This is a story about two bridges.

The first, Circle Avenue Bridge, brings the northern and southern portions of our village together, a busy span over the Eisenhower Expressway. On a spring day in May 2017, a cross-section of our community gathered to work on “Cover Our Rust”, a public art project designed to beautify a functional structure that had in recent years gained more notoriety as an ugly eyesore. 

On that day, business owners, community leaders, families, children, and visitors came together in happiness, anticipation, and energy, to work on a shared vision. The result of this communal effort is a joy-filled array of panels depicting the vibrancy of Forest Park. 

One panel in particular, created by a group of young people of color, celebrates inclusiveness and diversity; located on the east side of the bridge, the panel’s central image is a dove, representing peace. Surrounding this dove are silhouettes of people breaking through walls while holding signs with universal themes: Build Bridges, Not Walls; Families Belong Together; United We Stand, Divided We Fall.

No Human Is Illegal.

A striking panel, stunning in its design and inspiring in its messages of peace and solidarity. Simple truths, irrefutable and universal, that are borderless and travel in multiple directions, across bridges, spans of roads, water, and air. 

Made all the more powerful by the knowledge that the creators are students, our next generation of leaders and visionaries. These young adults assert with certainty that all of us have inherent worth and dignity, going beyond the vitriol that passes for discourse today in political spaces and the digital confines of social media.

This panel has been the subject of particular attention by a vandal: since January 2019, it has been defaced a total of ten times, with the latest incident taking place on the evening of January 4. And working in partnership with the Village, a team of local activists (full disclosure: you bet I’ve been a part of the rapid response efforts) continue to monitor the mural, and clean the messes left by someone who is bent on making bad mischief with the good work of young people.

We do this on the premise that this particular act of vandalism is tantamount to an act of hate. Defacing these panels, attacking these words, in today’s overheated and dangerous environment of exclusion, is an affront to the Village values of inclusion reflected in our Welcoming Resolution enacted by the previous Mayor and Council.

*Extracted material*.
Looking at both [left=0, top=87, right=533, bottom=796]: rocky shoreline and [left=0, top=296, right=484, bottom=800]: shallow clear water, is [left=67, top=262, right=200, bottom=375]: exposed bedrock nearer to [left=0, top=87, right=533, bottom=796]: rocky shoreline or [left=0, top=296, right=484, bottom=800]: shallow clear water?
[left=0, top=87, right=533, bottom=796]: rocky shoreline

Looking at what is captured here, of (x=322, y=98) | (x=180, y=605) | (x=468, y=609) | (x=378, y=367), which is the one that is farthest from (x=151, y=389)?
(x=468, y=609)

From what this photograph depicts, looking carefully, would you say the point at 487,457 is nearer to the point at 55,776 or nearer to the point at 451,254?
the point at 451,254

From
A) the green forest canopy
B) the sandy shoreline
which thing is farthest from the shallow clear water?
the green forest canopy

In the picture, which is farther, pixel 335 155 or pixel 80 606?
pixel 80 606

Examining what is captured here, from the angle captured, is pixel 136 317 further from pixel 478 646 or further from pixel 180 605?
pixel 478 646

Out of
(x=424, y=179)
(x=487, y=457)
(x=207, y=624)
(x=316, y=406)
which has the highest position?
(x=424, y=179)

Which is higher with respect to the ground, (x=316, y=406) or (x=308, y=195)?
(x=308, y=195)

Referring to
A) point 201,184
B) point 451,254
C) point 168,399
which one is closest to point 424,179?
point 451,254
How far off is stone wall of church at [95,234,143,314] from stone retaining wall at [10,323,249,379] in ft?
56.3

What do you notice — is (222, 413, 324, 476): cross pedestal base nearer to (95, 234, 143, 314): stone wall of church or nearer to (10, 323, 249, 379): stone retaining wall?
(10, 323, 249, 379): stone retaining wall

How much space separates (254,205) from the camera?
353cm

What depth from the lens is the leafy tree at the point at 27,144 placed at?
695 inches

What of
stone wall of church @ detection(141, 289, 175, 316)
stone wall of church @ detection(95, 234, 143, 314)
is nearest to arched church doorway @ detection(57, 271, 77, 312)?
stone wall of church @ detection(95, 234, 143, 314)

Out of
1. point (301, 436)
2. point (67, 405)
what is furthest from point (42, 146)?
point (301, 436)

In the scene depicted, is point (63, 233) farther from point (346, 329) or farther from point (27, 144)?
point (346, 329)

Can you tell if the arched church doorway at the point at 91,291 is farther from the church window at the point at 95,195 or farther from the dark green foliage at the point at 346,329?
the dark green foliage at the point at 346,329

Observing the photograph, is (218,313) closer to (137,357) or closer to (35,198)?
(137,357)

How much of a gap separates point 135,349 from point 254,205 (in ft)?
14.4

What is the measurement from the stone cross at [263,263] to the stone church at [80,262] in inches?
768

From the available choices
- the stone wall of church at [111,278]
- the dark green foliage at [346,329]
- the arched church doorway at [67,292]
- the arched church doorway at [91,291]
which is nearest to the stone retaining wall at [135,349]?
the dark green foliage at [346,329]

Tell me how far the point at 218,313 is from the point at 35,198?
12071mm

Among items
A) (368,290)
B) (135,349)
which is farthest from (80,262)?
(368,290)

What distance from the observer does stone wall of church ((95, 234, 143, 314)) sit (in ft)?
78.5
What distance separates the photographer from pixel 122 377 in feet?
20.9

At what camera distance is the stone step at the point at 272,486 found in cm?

*Problem details*. Extend the piece about the Circle Avenue Bridge mural past its last sentence. Nothing in the records is needed here.

*The response*.
It was heartening to see the Village’s show of support in late November, displaying “No Human Is Illegal” on the digital billboard at the Howard Mohr Community Center. Mayor Hoskins and the administration went a long way in making so many of us proud and resolute, by reaffirming who we are and what we stand for in this village. This is not a political act or message; it is a statement of support for residents within Forest Park and beyond. We exist as humans, we are here, and so-called legality is not defined by arbitrary human-made borders, lines in the sand that shift with geopolitics and who happens to hold the all-powerful upper hand at a given moment.

As a woman of color, the resounding wave of community affirmation, love, and support for this action moved me deeply. Because there is a second bridge I have become well familiar with in the last four months. 

This second bridge spans the Rio Grande (or Rio Bravo), between Brownsville, Texas, and Matamoros, Mexico. The Matamoros International Gateway Bridge is a designated port of entry into the US, and I have traveled there three times since late August. This bridge is a somber and forbidding structure, fortified with barbed wire and concrete barriers.

I have crossed into Mexico as part of volunteer efforts –  twice with PASO, and once with Team Brownsville – to provide direct service to a growing community of asylum seekers. These migrants are trying to enter the United States to escape conditions of violence and poverty that in very large part were created by American interventionist activities in Central and Latin America over the last century. 

The asylum seekers are impacted by a policy known as the Migrant Protection Protocols (MPP), also referred to as “Remain in Mexico”, which was announced at the beginning of 2019. Mexican border towns such as Matamoros are now the ground zero of the Trump administration’s migration deterrence strategy at the southern border, and emblematic of the wider effort to curtail immigration to the US.

One great irony of this cataclysmic policy is that the right to seek asylum is legally upheld in the US through both international and federal law. The US signed the UN Protocol to the Convention Related to the Status of Refugees in 1967, and created the Refugee Act of 1980. The current effort to stigmatize asylum seekers as “illegal” is, in and of itself, illegal.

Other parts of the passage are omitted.